### Directions for this task
Print the line containing "Between (1) Rect(0, 202, 119, 400): parked" and each line after it through the end, please, with nothing added.

### Record list
::::::::

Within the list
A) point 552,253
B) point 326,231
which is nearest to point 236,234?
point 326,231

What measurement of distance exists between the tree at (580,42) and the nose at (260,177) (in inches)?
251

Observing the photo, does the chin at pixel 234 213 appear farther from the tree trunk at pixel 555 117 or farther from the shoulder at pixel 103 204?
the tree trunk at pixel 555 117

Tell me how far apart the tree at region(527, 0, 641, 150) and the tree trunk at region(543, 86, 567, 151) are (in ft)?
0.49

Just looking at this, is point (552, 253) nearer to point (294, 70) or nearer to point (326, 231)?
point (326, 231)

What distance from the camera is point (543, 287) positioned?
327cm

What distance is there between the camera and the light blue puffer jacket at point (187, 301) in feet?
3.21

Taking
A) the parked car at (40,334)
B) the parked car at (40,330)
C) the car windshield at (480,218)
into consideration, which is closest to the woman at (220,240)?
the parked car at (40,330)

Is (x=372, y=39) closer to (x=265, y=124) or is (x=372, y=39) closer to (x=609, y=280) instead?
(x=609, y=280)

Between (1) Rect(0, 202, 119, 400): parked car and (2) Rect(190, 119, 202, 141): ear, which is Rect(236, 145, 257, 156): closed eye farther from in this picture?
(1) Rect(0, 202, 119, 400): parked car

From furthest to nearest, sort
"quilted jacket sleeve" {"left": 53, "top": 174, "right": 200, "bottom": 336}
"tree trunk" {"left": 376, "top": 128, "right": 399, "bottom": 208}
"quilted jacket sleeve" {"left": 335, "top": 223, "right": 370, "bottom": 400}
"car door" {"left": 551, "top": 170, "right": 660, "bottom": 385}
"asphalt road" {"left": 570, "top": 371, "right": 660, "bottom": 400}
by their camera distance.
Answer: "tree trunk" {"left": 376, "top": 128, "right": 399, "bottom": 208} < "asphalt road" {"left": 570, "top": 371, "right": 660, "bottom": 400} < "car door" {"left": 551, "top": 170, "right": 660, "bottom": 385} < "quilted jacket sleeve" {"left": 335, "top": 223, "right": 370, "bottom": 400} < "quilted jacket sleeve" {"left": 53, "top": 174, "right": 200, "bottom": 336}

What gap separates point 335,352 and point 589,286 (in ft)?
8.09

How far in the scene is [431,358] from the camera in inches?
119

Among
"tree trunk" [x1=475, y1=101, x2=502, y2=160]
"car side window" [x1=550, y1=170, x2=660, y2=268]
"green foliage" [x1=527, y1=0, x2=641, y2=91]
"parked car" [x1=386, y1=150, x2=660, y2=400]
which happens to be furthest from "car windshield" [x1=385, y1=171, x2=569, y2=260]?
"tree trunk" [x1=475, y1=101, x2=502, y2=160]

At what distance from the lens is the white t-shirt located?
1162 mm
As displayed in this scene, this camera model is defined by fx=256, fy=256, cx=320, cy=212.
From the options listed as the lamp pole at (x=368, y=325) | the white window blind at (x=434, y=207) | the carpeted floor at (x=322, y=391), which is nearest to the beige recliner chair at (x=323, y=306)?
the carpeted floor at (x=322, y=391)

::::::::

### Exercise answer
Between (1) Rect(0, 202, 119, 400): parked car and (2) Rect(190, 119, 202, 141): ear, which is Rect(236, 145, 257, 156): closed eye farther from in this picture?
(1) Rect(0, 202, 119, 400): parked car

From furthest to nearest, sort
"quilted jacket sleeve" {"left": 53, "top": 174, "right": 200, "bottom": 336}
"tree trunk" {"left": 376, "top": 128, "right": 399, "bottom": 208}
"quilted jacket sleeve" {"left": 335, "top": 223, "right": 370, "bottom": 400}
"car door" {"left": 551, "top": 170, "right": 660, "bottom": 385}
"asphalt road" {"left": 570, "top": 371, "right": 660, "bottom": 400}
by their camera distance.
Answer: "tree trunk" {"left": 376, "top": 128, "right": 399, "bottom": 208} < "asphalt road" {"left": 570, "top": 371, "right": 660, "bottom": 400} < "car door" {"left": 551, "top": 170, "right": 660, "bottom": 385} < "quilted jacket sleeve" {"left": 335, "top": 223, "right": 370, "bottom": 400} < "quilted jacket sleeve" {"left": 53, "top": 174, "right": 200, "bottom": 336}

What gap separates point 335,352 and point 589,286 (in ft)?
8.09

How far in the scene is [431,358] from the camera in inches?
119

Among
"tree trunk" [x1=475, y1=101, x2=502, y2=160]
"car side window" [x1=550, y1=170, x2=660, y2=268]
"green foliage" [x1=527, y1=0, x2=641, y2=91]
"parked car" [x1=386, y1=150, x2=660, y2=400]
which happens to be furthest from "car windshield" [x1=385, y1=171, x2=569, y2=260]?
"tree trunk" [x1=475, y1=101, x2=502, y2=160]

At what distance from the lens is the white t-shirt located?
1162 mm
As displayed in this scene, this camera model is defined by fx=256, fy=256, cx=320, cy=212.
From the options listed as the lamp pole at (x=368, y=325) | the white window blind at (x=434, y=207) | the carpeted floor at (x=322, y=391), which is nearest to the beige recliner chair at (x=323, y=306)?
the carpeted floor at (x=322, y=391)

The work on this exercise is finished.